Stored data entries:
- - - - -

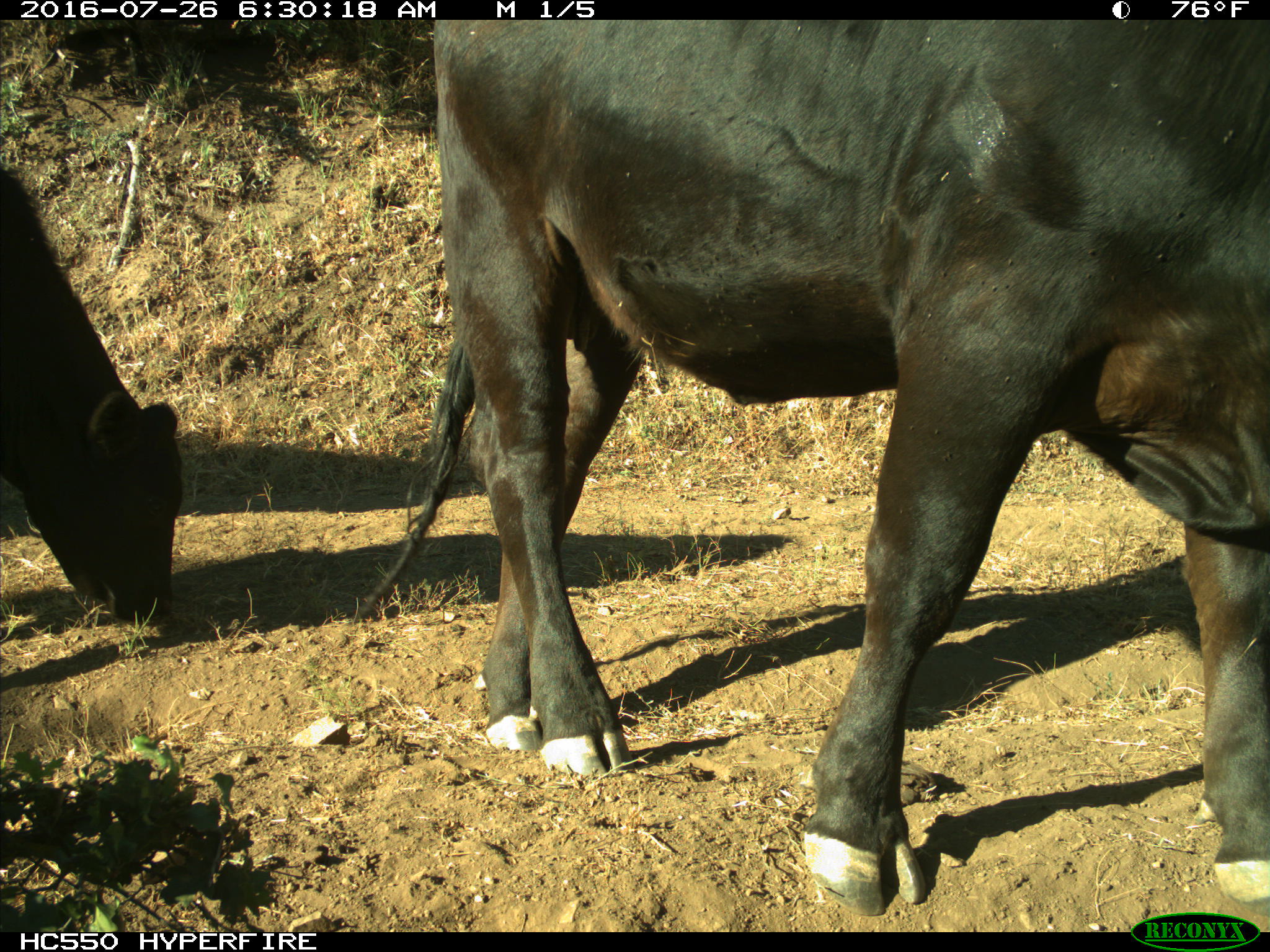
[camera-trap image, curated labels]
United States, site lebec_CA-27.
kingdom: Animalia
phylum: Chordata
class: Mammalia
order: Artiodactyla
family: Bovidae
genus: Bos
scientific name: Bos taurus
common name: domestic cow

- - - - -

Task requirements:
Would you please repeat all the data word for word, but without the pictures?

Reply to the exercise:
[camera-trap image, curated labels]
United States, site lebec_CA-27.
kingdom: Animalia
phylum: Chordata
class: Mammalia
order: Artiodactyla
family: Bovidae
genus: Bos
scientific name: Bos taurus
common name: domestic cow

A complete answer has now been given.